According to the description of the system disclosed in Japanese Patent Laid-open Application No. 5-42446, an apparatus performing an interference check can cooperate with a numerical control apparatus. More specifically, the numerical control apparatus actually moves a movable member and detects a position where the movable member interferes with a workpiece. The numerical control apparatus transfers the obtained positional information to a CAD/CAM apparatus having an interference check function.
However, in the above-described conventional system, the numerical control apparatus performs only a machining processing control and is simply combined with the CAD/CAM apparatus having a simulation function. In other words, the above-described conventional system cannot perform an adjustment between the machining simulation apparatus performing a simulation prior to an actual machining operation and the numerical control apparatus performing a simulation reflecting worksite information.
As described above, each of the machining simulation apparatus and the numerical control apparatus performs a machining simulation or an interference check. In this case, as apparent from the foregoing description, an operator of the machining simulation apparatus and an operator of the numerical control apparatus are required to independently set a material shape model, a material setup position, a tool shape model, and a tool setup position.

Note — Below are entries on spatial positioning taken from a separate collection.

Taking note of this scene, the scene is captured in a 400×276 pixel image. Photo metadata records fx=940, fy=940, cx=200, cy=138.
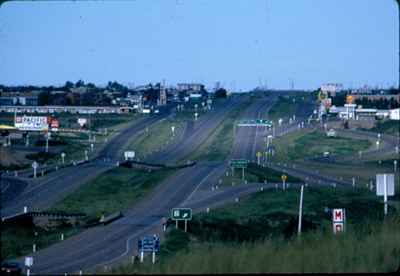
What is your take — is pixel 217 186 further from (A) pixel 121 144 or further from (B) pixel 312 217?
(A) pixel 121 144

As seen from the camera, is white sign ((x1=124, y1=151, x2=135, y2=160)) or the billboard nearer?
white sign ((x1=124, y1=151, x2=135, y2=160))

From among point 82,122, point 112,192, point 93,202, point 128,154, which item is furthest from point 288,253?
point 82,122

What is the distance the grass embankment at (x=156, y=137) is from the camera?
37.0 metres

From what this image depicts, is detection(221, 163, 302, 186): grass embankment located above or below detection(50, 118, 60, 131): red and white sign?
below

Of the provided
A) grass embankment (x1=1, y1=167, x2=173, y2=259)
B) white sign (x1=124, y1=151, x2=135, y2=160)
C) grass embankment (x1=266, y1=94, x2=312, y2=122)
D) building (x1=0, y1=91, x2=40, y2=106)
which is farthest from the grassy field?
building (x1=0, y1=91, x2=40, y2=106)

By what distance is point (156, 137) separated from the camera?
40.7 m

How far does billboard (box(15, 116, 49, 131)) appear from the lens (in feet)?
111

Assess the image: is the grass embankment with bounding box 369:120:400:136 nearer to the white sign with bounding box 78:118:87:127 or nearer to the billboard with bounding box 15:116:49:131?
the white sign with bounding box 78:118:87:127

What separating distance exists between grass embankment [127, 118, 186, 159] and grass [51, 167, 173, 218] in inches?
290

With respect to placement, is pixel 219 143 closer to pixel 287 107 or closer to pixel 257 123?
pixel 257 123

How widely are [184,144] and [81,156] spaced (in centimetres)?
604


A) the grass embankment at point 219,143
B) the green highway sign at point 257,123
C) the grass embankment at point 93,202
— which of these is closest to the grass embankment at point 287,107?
the green highway sign at point 257,123

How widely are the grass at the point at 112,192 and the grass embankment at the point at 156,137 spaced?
7.37 metres

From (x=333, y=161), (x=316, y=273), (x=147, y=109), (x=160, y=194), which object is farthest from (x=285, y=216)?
(x=147, y=109)
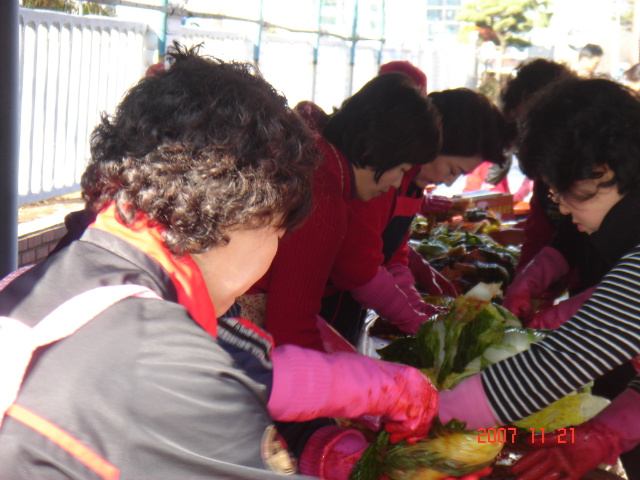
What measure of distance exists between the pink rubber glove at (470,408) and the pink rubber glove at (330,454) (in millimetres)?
264

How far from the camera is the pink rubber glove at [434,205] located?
14.1 feet

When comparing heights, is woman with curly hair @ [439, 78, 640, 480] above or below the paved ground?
above

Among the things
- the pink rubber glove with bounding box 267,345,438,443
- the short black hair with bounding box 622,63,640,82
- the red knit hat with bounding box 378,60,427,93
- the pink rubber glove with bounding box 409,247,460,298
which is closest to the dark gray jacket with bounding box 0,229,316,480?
the pink rubber glove with bounding box 267,345,438,443

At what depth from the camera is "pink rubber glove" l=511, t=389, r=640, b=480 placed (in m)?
1.69

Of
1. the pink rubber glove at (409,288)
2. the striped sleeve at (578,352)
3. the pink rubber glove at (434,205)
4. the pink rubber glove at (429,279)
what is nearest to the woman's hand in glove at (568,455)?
the striped sleeve at (578,352)

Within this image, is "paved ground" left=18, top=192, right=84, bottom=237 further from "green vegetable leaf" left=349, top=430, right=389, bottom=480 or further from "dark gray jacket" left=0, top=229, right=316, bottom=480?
"dark gray jacket" left=0, top=229, right=316, bottom=480

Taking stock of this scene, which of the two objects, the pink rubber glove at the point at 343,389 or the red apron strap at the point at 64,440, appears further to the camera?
the pink rubber glove at the point at 343,389

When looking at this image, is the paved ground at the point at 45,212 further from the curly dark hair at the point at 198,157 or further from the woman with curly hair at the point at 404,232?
the curly dark hair at the point at 198,157

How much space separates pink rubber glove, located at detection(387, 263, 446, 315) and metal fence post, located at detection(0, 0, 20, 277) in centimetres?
142

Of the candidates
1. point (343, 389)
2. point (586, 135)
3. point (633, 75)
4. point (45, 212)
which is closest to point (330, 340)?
point (343, 389)

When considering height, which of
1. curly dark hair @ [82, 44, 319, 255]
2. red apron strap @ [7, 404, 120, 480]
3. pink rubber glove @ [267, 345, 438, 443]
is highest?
curly dark hair @ [82, 44, 319, 255]

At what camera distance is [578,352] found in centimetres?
164

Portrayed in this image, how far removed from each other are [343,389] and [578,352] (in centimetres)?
65

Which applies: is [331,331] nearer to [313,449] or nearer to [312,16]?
[313,449]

Accordingly, the following problems arise:    *1: Even after a material shape model, a material setup position, a tool shape model, and a tool setup position have been set for the machining simulation apparatus, similar data setting is required for the numerical control apparatus.    *2: An operator of the worksite is required to input all of the data required for the numerical control apparatus, thereby increasing the likelihood of data entry or setting errors.    *3: An operator of the machining simulation apparatus side is required to generate a paper document or other medium that describes or indicates preparatory planning information including setting data contents, such as a material shape model, set by a machining simulation apparatus and send it to the operator of the numerical control apparatus side.    *4: Any data corrected by the numerical control apparatus side according to a machining processing environment cannot be easily transmitted to the machining simulation apparatus side. Such corrected data cannot be transmitted unless a paper document or other medium is used.    *5: The machining simulation apparatus side cannot collect the data actually used in a machining operation and cannot establish a reusable database including such correction data. As a result, an environment of the machining simulation apparatus cannot be improved so as to fit to the environment of the worksite.